Les acteurs sont globalement bons et au service d’un récit qui les dépasse individuellement. Deux personnages secondaires méritent une mention particulière. Le capitaine, garde-côte grec, est l’un des personnages les plus touchants du film. Il contemple quasi impuissant ces centaines de bateaux pneumatiques traverser les eaux grecques, parfois avec des morts. Ce témoignage silencieux et torturé d’un homme confronté chaque jour à l’horreur donne au film quelques unes des séquences les plus émouvantes. Le soldat, lui, est fils d’un révolutionnaire syrien qui lutte contre le régime. Rejeté par son père pour être devenu soldat, il va trouver sa rédemption en sauvant la vie d’Amira et de sa fille avant de fuir avec elles. Un arc narratif sobre et bouleversant.

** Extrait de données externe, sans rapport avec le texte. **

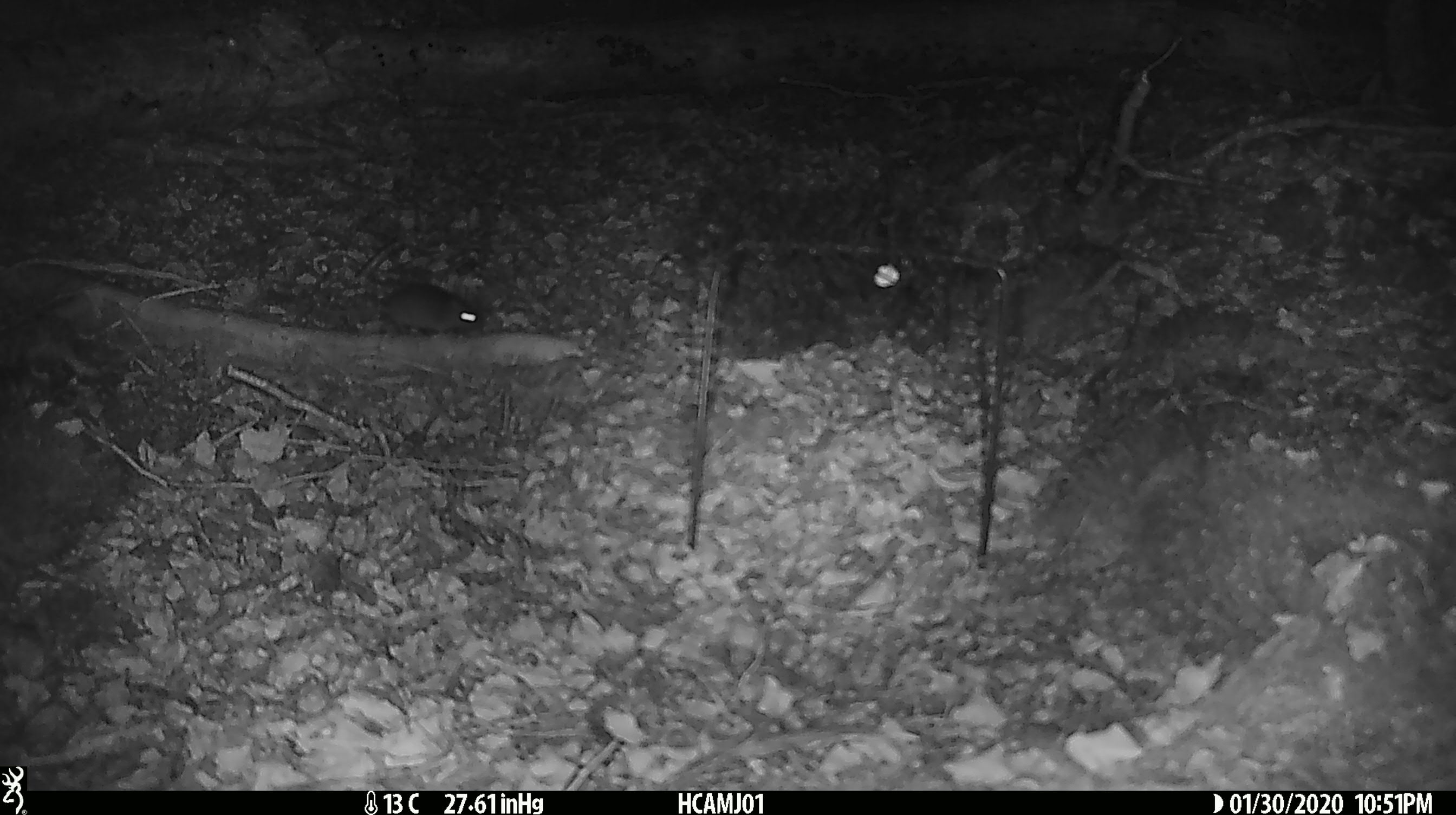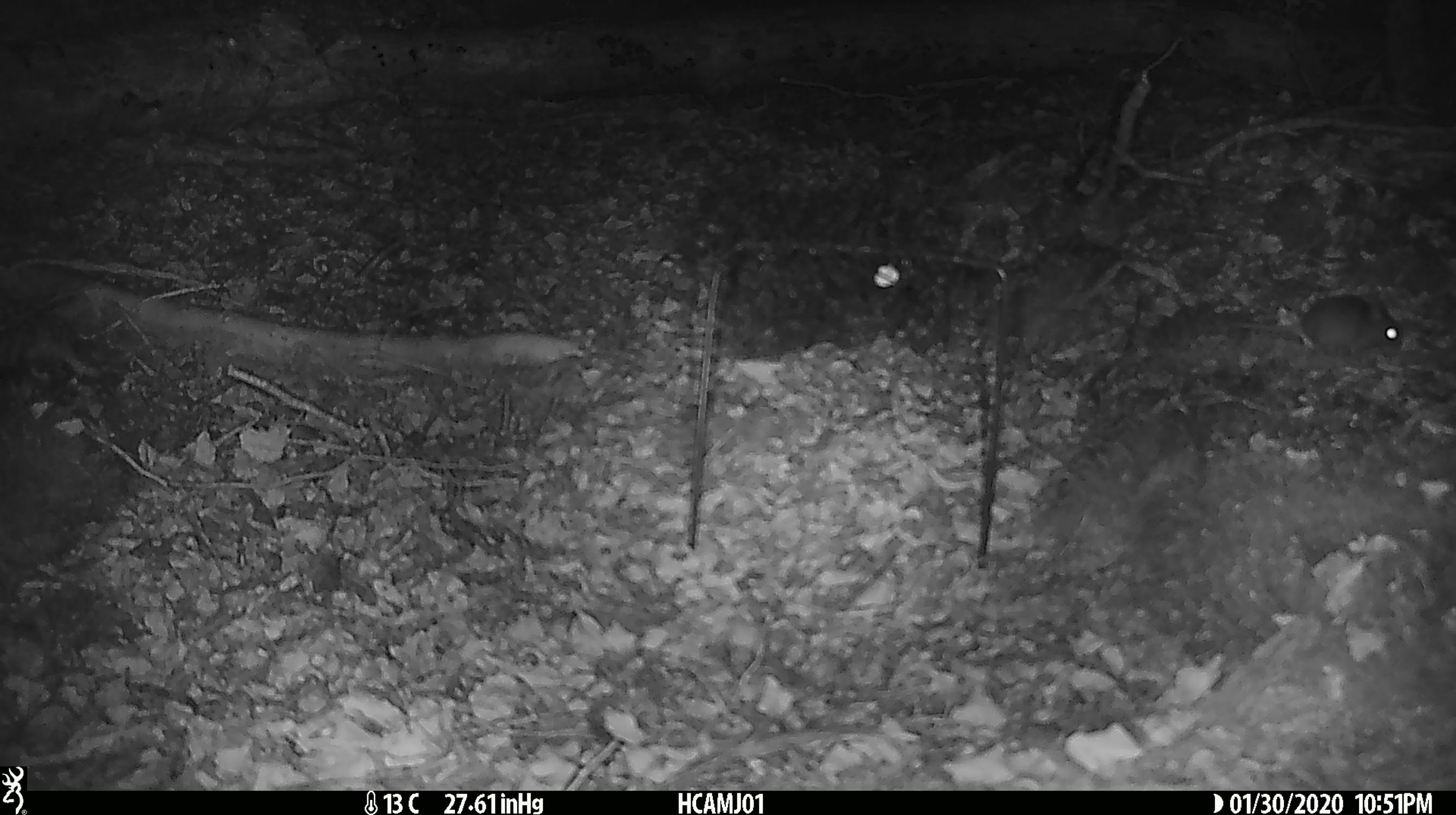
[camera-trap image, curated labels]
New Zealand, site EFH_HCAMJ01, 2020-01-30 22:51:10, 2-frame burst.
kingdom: Animalia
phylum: Chordata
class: Mammalia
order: Rodentia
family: Muridae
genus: Mus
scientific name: Mus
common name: mouse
Mouse (Mus).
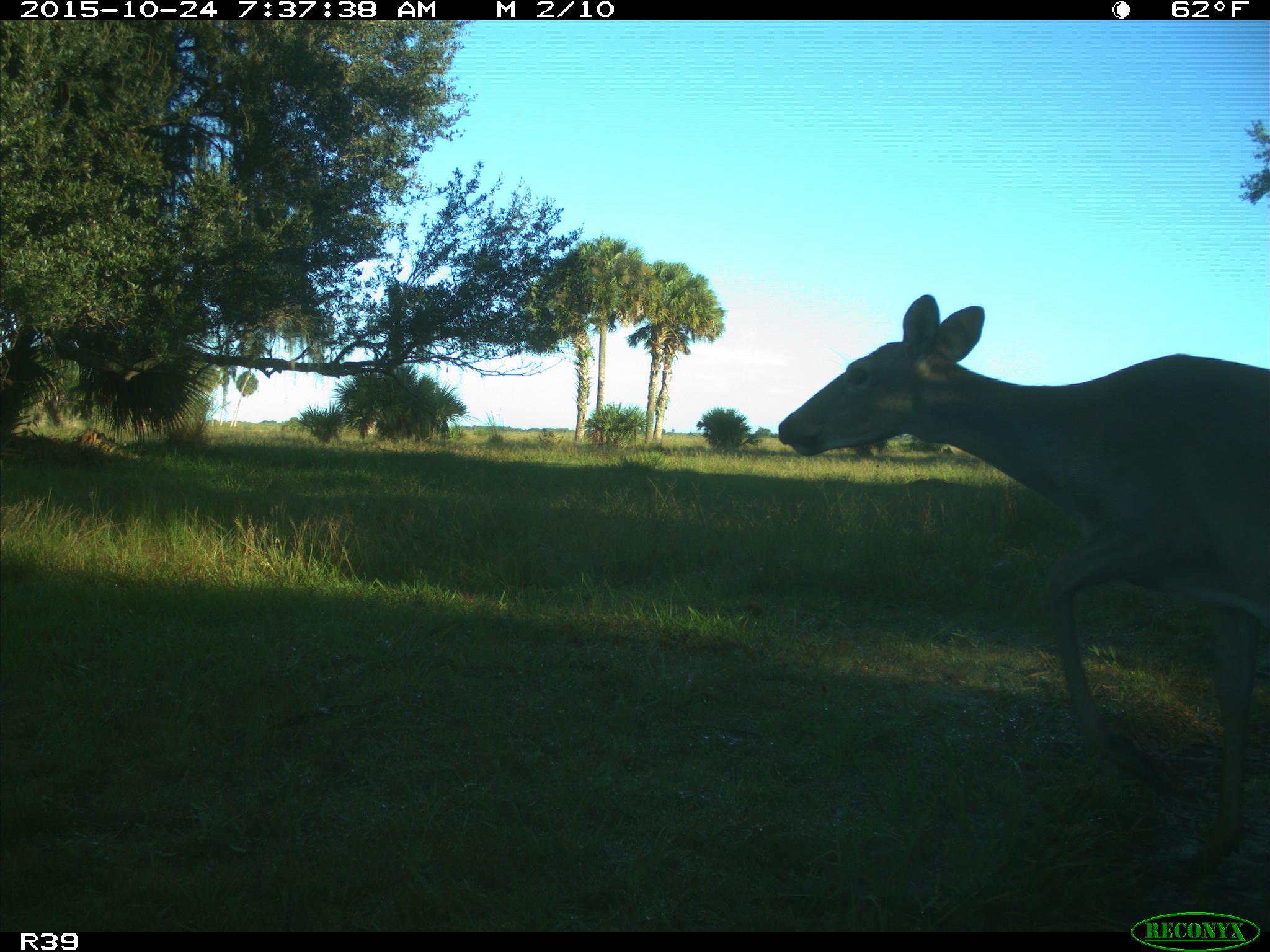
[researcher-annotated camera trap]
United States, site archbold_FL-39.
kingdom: Animalia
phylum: Chordata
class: Mammalia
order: Artiodactyla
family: Cervidae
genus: Odocoileus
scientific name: Odocoileus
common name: deer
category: unidentified deer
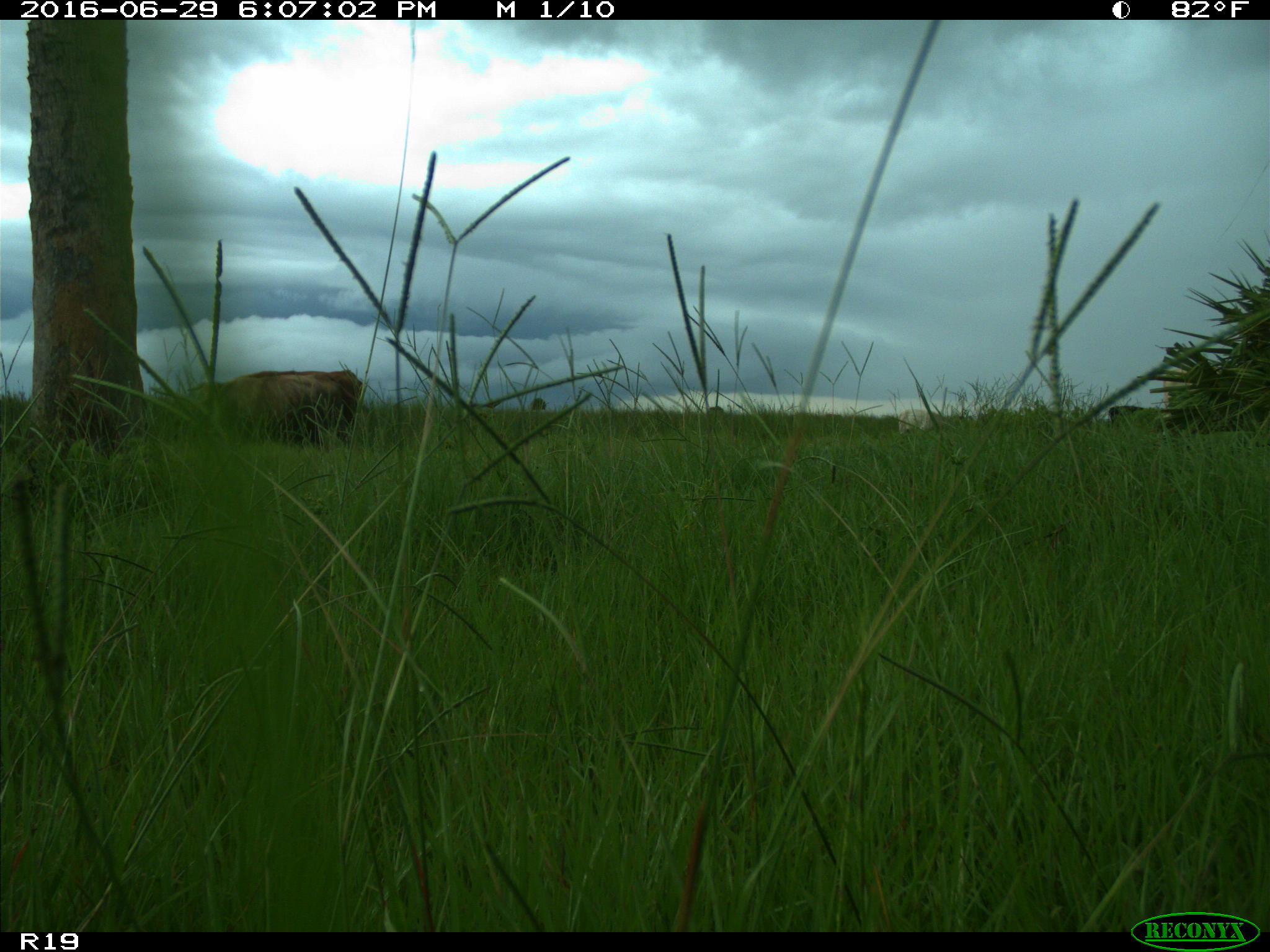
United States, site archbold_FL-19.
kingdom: Animalia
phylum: Chordata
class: Mammalia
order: Artiodactyla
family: Bovidae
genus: Bos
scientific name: Bos taurus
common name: domestic cow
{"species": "Bos taurus (domestic cow)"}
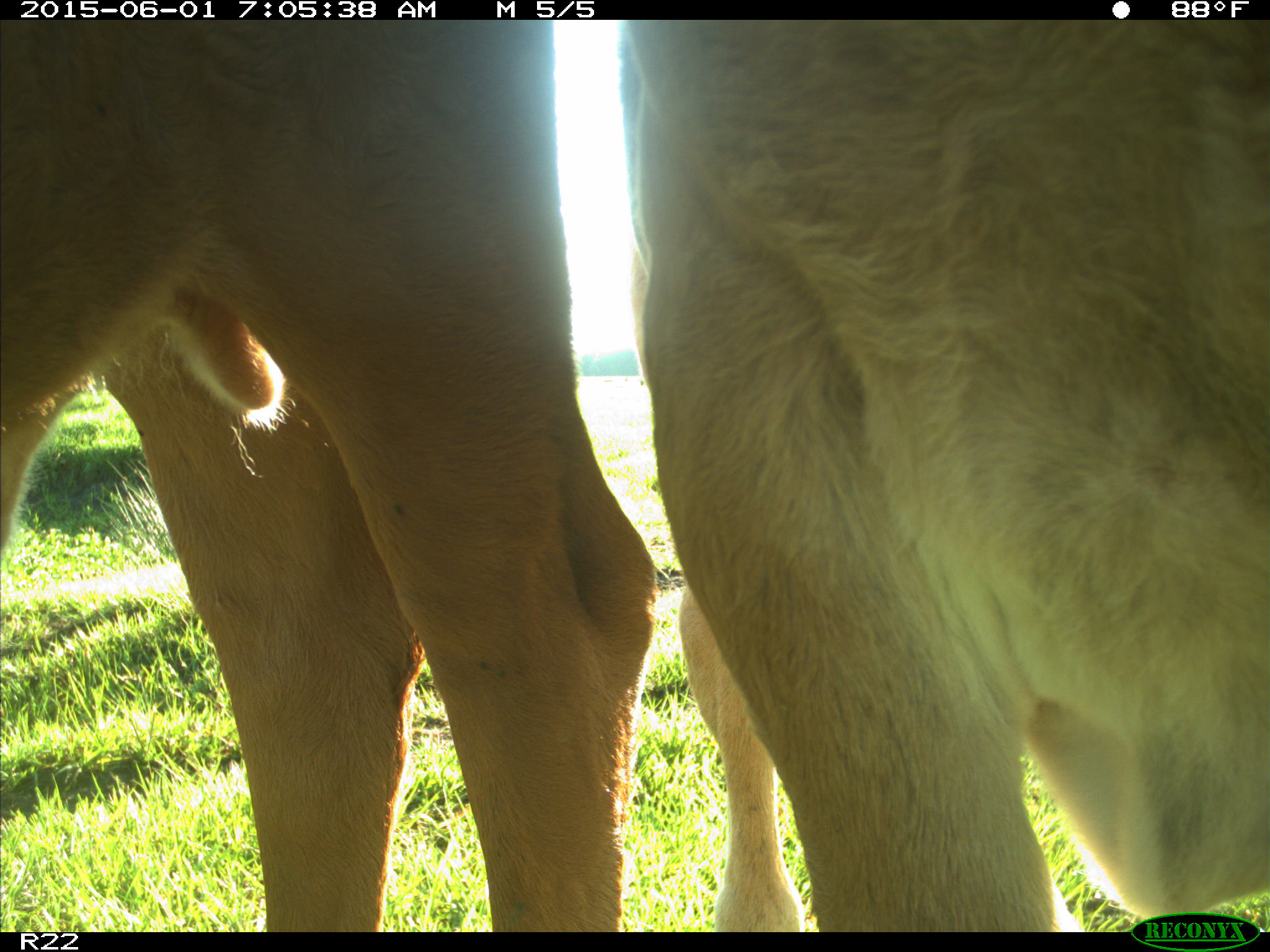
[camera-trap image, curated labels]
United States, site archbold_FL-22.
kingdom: Animalia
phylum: Chordata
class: Mammalia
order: Artiodactyla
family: Bovidae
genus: Bos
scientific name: Bos taurus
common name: domestic cow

Mais c’est Omar Sy qui crée la vraie surprise du film. Habitué aux rôles sympathiques et solaires, il incarne ici un passeur sans scrupules avec une froideur et une conviction désarmantes. On ne l’avait jamais vu dans ce registre, et il prouve encore qu’il peut habiter des personnages bien plus sombres que ce à quoi il nous a habitués. Une performance contre-emploi parfaitement maîtrisée qui donne au film l’une de ses tensions les plus fortes.

Enfin, petit clin d’œil savoureux enfin pour les fans de séries : la présence de Jason Beghe. Il incarne ici un médecin dans l’hôpital de Chicago où travaille Amira. Cet acteur incarne aussi le sergent Hank Voight de l’unité des renseignements criminels dans la série Chicago Police Department. Comme il le dit dans la série, Chicago est bien « sa ville ».

Bande originale


Les musiques sont très justes. Elles accompagnent l’émotion sans jamais la forcer, ce qui est précisément ce que ce type de film demande. Trop de films sur des sujets graves surjouent leur partition musicale pour compenser une mise en scène insuffisante. Ici, la bande son fait confiance au récit et aux acteurs. Elle souligne, elle ne s’impose pas.

Le Passage est un film poignant, qui l’est dès ses premières minutes et qui ne lâche pas. Son architecture narrative, sa sobriété dans le traitement d’un sujet lourd et d’actualité, et la performance surprenante d’Omar Sy en font un excellent films avec des récompenses bien méritées. La scène finale, qui a retourné la salle, restera longtemps en mémoire.